◆ Given text
*** Begin section ***
So, it makes sense that young people would feel great pressure to find a fellow Christian at a Christian school and get the marriage finalized before they leave campus. It makes sure that both people continue in the faith before they get a chance to meet new and different people in the “real world.”
To Experience Normal Relationships
Christian universities can be very strict. If you picture student life there like most colleges, you’d be very wrong. Most of the stricter Christian schools have curfews and rules that would make Victorian England proud. Here is Brigham Young University’s Honor Code as an example.
For example, at many of these places, you’re not allowed to stay out too late and are never permitted to be with someone of the opposite sex in private. If you’re caught, the consequences can be severe (like getting thrown out of school).
The only way you can live together, hang out alone, and generally have a normal relationship? Get married!
To Have Sex
This is going to sound cynical, but I’m just being blunt here. Christianity regards premarital sex as sinful. And, many of these schools go out of their way to prohibit any possibility of sex taking place. In addition, they restrict internet access to adult websites.
So, if you’re a typically horny and experimental college student, but you’re forbidden from pursuing your biological urges, you have 3 options: break the rules and risk ostracism and expulsion, exercise extreme willpower to remain joyfully chaste, or get married, at which point it’s all nice and “legal.”
*** End section ***
◆ Exercise data
*** Begin section ***
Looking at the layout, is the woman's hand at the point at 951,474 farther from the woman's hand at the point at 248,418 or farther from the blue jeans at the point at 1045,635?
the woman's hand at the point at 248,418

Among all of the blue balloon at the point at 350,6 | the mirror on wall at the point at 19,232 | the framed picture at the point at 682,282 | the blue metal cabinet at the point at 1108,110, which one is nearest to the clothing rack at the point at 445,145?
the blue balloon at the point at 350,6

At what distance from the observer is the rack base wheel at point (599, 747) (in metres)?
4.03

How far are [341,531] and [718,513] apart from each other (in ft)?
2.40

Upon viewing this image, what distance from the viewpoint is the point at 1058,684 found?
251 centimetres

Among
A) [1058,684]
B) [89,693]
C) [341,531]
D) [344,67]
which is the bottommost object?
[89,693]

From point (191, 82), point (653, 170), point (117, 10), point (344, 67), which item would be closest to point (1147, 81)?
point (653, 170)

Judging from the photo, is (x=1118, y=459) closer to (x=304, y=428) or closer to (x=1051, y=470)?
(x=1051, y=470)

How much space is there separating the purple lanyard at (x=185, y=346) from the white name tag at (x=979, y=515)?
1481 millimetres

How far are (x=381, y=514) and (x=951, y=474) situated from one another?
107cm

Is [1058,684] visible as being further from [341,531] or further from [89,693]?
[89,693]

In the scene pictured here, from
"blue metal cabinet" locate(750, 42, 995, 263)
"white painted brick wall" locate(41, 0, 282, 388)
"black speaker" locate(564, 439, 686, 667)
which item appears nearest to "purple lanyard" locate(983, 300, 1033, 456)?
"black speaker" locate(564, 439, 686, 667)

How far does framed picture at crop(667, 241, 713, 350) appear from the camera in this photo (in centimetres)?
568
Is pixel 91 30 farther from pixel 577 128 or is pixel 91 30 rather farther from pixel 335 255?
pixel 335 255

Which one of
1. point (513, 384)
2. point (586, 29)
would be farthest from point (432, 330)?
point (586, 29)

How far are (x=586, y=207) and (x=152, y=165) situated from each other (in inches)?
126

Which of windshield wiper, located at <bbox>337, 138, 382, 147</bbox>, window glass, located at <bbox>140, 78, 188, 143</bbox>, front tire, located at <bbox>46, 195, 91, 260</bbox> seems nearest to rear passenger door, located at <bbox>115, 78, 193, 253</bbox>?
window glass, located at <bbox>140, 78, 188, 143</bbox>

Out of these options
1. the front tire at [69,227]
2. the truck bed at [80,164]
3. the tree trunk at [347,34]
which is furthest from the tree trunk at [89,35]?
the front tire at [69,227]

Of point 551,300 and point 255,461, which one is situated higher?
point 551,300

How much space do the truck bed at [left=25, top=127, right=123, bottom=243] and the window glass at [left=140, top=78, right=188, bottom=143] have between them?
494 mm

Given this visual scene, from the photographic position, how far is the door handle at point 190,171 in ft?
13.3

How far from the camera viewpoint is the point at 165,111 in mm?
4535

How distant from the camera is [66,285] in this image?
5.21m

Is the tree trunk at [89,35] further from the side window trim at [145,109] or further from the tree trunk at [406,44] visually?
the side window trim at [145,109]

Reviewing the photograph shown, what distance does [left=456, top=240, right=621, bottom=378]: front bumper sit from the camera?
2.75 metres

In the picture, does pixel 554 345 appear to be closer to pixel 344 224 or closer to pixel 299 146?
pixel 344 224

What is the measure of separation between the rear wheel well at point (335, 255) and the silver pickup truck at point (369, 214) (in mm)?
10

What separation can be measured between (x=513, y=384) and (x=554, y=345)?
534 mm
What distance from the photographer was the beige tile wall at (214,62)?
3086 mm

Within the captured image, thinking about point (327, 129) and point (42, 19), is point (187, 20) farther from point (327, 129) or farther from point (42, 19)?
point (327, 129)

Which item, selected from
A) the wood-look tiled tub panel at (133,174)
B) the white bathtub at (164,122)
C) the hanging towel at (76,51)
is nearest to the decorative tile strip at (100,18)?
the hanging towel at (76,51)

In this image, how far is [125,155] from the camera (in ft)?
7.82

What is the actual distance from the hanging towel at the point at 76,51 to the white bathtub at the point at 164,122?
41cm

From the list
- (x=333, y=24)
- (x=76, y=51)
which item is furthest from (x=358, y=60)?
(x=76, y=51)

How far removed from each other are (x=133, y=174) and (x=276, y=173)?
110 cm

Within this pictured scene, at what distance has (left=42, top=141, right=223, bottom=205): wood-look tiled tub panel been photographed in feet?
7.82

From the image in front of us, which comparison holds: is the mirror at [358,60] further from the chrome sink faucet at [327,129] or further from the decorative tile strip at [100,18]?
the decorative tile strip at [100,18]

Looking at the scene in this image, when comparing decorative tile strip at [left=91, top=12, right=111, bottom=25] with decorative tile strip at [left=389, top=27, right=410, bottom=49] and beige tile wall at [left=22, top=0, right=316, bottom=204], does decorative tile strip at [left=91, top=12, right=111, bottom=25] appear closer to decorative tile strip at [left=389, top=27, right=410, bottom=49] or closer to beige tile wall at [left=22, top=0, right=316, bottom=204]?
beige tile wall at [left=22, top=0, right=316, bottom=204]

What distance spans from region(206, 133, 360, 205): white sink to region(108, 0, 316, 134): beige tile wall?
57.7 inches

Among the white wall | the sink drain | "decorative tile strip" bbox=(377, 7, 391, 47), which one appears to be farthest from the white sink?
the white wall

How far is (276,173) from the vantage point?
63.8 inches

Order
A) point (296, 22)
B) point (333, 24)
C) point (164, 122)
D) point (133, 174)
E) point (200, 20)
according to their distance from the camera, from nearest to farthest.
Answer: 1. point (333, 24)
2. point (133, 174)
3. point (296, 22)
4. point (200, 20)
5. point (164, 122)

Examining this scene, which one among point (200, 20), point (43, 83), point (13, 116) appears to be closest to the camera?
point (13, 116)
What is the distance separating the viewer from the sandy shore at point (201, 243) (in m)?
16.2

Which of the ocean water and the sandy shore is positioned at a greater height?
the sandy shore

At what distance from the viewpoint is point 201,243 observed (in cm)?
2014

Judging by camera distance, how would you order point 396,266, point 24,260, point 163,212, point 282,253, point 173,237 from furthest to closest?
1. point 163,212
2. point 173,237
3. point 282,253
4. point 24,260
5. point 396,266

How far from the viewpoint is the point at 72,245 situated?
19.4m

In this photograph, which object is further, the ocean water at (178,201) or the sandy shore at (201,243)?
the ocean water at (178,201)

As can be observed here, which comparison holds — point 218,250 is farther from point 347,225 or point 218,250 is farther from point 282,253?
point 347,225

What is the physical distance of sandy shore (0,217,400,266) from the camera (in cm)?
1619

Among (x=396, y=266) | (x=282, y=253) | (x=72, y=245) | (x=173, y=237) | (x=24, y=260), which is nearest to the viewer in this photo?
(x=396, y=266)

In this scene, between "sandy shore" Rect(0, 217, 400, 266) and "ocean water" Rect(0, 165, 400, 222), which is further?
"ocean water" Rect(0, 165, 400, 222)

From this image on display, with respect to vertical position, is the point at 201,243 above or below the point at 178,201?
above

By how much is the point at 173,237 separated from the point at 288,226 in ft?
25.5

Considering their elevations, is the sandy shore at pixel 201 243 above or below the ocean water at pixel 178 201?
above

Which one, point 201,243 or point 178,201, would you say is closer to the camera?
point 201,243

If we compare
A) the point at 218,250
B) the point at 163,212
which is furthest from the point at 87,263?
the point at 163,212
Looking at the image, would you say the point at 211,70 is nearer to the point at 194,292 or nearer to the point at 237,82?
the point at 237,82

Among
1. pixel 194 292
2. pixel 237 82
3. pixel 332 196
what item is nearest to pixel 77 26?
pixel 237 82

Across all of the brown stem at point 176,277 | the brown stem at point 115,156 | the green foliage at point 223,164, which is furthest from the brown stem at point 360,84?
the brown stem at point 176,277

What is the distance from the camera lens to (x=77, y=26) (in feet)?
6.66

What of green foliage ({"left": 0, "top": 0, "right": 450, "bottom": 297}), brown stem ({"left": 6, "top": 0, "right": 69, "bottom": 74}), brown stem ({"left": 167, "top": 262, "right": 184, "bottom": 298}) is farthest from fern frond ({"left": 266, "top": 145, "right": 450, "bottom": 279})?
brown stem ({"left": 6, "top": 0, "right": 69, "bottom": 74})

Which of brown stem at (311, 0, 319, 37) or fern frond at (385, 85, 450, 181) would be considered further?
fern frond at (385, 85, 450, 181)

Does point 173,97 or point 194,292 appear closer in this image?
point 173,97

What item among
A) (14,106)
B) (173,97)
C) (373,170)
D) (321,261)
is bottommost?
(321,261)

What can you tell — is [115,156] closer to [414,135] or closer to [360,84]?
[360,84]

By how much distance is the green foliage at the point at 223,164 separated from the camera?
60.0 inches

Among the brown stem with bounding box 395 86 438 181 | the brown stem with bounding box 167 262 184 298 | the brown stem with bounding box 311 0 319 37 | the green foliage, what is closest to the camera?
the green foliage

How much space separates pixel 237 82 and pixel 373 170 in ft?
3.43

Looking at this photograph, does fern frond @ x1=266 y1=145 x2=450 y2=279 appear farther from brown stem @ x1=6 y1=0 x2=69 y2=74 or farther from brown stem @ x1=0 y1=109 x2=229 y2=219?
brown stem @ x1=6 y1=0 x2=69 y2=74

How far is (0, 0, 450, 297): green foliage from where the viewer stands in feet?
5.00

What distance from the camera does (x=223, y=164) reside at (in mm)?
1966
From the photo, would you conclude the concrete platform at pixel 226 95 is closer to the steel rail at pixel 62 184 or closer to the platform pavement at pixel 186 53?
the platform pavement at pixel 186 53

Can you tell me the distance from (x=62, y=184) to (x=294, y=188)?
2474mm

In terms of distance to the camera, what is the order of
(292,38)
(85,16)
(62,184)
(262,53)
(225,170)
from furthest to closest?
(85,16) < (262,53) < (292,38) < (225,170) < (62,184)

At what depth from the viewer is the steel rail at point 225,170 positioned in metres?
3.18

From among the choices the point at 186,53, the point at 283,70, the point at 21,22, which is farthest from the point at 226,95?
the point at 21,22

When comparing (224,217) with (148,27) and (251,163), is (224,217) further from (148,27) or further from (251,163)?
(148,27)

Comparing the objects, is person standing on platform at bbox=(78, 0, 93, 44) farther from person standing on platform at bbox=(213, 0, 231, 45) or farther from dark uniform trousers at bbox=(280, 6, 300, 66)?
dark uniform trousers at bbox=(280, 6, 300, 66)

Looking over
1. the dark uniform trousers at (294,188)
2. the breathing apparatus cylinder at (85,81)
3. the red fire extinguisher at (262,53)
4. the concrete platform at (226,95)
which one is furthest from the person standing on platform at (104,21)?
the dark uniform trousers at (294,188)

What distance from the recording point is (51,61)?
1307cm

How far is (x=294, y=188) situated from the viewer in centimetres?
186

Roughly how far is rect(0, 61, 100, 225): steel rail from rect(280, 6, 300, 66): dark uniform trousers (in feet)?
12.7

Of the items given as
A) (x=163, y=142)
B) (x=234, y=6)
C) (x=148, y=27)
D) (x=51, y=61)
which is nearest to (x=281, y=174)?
*** End section ***
◆ Task statement
Reproduce word for word the part of the text above on marriage at Christian universities, starting at "To Experience Normal" and ending at "as an example.".

◆ Answer section
To Experience Normal Relationships
Christian universities can be very strict. If you picture student life there like most colleges, you’d be very wrong. Most of the stricter Christian schools have curfews and rules that would make Victorian England proud. Here is Brigham Young University’s Honor Code as an example.